EJBCA Security Advisory: EJBCA standalone CMP CLI client EJBCA Security Advisory: EJBCA standalone CMP CLI client

EJBCA Security Advisory: EJBCA standalone CMP CLI client

Created: Updated:

 

Issue Summary

The standalone CMP CLI client bundled with EJBCA is not compliant with the security requirements stated in RFC 4211. CMP includes password-based MAC as one of the options for message integrity and authentication, the other option being certificate-based. RFC 4211 section 4.4 requires that the password-based MAC parameters use a salt with a random value of at least 8 octets. This helps to inhibit dictionary attacks. Due to the fact that the standalone CMP client originally was developed as test code, the salt was instead hard coded and only 6 octets long.

This only affects the standalone CMP CLI client and not EJBCA's server-side CMP implementation.

 

Who is potentially affected

Any customer using the EJBCA standalone CMP CLI in production, re-using a dictionary-based password for authentication of multiple messages, over a non-secure connection, may be affected.

 

Who is not affected

Any customer not using the EJBCA standalone CMP CLI, or is doing so with a strong password and/or over a secure connection.

 

Severity

Keyfactor deems the impact as medium given that it is only impacted by a poorly chosen password, and the probability as low as such an attack requires the ability to capture CMP messages in transit.

Risk Assessment

Given a poorly chosen (dictionary-word) password, the confidentiality of passwords used for CMP password-based authentication, sent by the client may be compromised.

 

Vulnerability Vectors

An attacker would need the ability to capture CMP messages in transit – this would in essence require an already established man-in-the-middle situation.

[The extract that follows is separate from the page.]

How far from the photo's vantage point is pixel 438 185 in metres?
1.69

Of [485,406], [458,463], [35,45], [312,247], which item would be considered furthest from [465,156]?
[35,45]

How to check if you are affected

  • If the EJBCA CMP client is not being used in production, you are not affected.
  • If the network connection between the CMP client and EJBCA is considered secure, then you are not affected.
  • If the CMP alias on the server side is using client mode and enforcing one-time password, you are not affected.
  • If CMP is not using password-based authentication, you are not affected.
  • If the CMP password is not a dictionary word, you are not affected.

 

Mitigations

  • Verify that only intended certificates have been issued by that RA.
  • If you are using a weak or dictionary-based CMP password, change it immediately to a strong password.
  • Upgrade to EJBCA 8.3.1 or higher.